Love your pet and don’t want to leave him while you trek? Most pets wouldn’t appreciate it, or could be downright dangerous for the local wildlife, so it’s better to park them at home or give them their own holiday elsewhere.
Dogs, though, they’re a different matter. Taking a dog on a hike takes walking your dog to a whole new level. There are many wilderness areas where dogs are not allowed for good reason. Dogs can damage fragile environments, endanger local wildlife or introduce disease. It’s a big world out there though, and there are still many places to take a dog hiking. The trick is to know your dog and be prepared.
Consider your dog
If it’s a dachshund, don’t to it. Like 4-wheel drives, dogs need ground clearance. If it’s a small breed, you may need to carry it, and many dogs wouldn’t appreciate it. Small hunting dogs, such as Jack Russells, are likely to get themselves in trouble with the local wildlife, so it’s best to leave them at home.
Retrievers and larger dogs bred for farm work are often great on hikes, but it does depend on individual temperaments. Long haired dogs are likely to pick up a good collection of local seeds and burrs. Consider clipping them before a decent hike, making sure though they have enough to keep them warm when needed.
The dog also needs to be reasonably fit and healthy. Like people, it’s no good slouching around on your mat all day then going for a challenging multi-day walk. If they are new to the game, build up to it.
If the dog is likely to be aggressive, leave it at home. Wilderness is not the place to deal with it. Likewise with barkers.
The dog should reliably stick with you and not wander off. If it is likely to go its own merry way, it needs to be on a lead, or tied up for its own safety and the safety of the local wildlife.
Make sure you can keep the dog under control. “Come” or “Here”, “Drop it”/”Leave it” and “stop” are essential commands the hiking dog should obey without question. “Down” or “sit” is also useful. Their life can depend on obedience and wilderness areas are not a dog training camp.
It’s useful to have a small light attached to their collar when it’s twilight or dark, preferably a flashing one. You can better track where they are, especially if they decide to become temporarily deaf to your commands.

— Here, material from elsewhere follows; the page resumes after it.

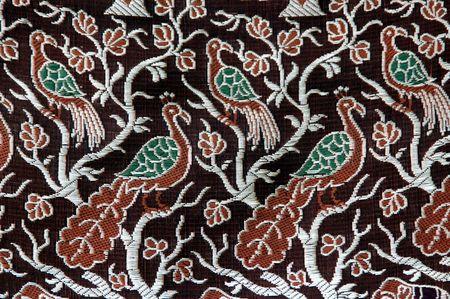 A peacock design in a fabric cloth photo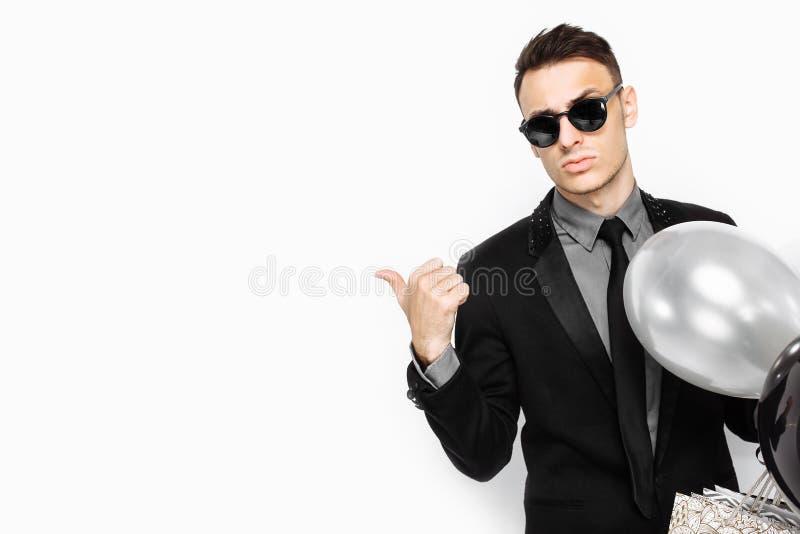 En elegant man i en svart dräkt, med påsar i hans händer och boll royaltyfri bild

Take food and plenty of water, remembering they’re likely to need more to eat after an active day. If there are no reliable water sources, you’ll need to carry it and a suitable drinking dish with you. While dogs can drink water we wouldn’t touch, sometimes water sources have chemicals or are so bad they just shouldn’t.
There are backpacks for dogs so they can help carry their own food. If using one, make sure they are used to it and the weight before heading out on a major trek. Dogs can carry up to 25% of their body weight, but they need to be healthy and train up to it.
If you’re camping and it’s cold at night, some dogs might need a blanket. Unless they’re a husky, they need a mat on shelter if there is snow. Consider a dog coat, or booties during the cold days.
The most comment injuries are thorns, prickles or cuts on their paws. Bandages and most antiseptics for humans are fine, but steer clear of any human painkillers for humans. They can be dangerous for dogs.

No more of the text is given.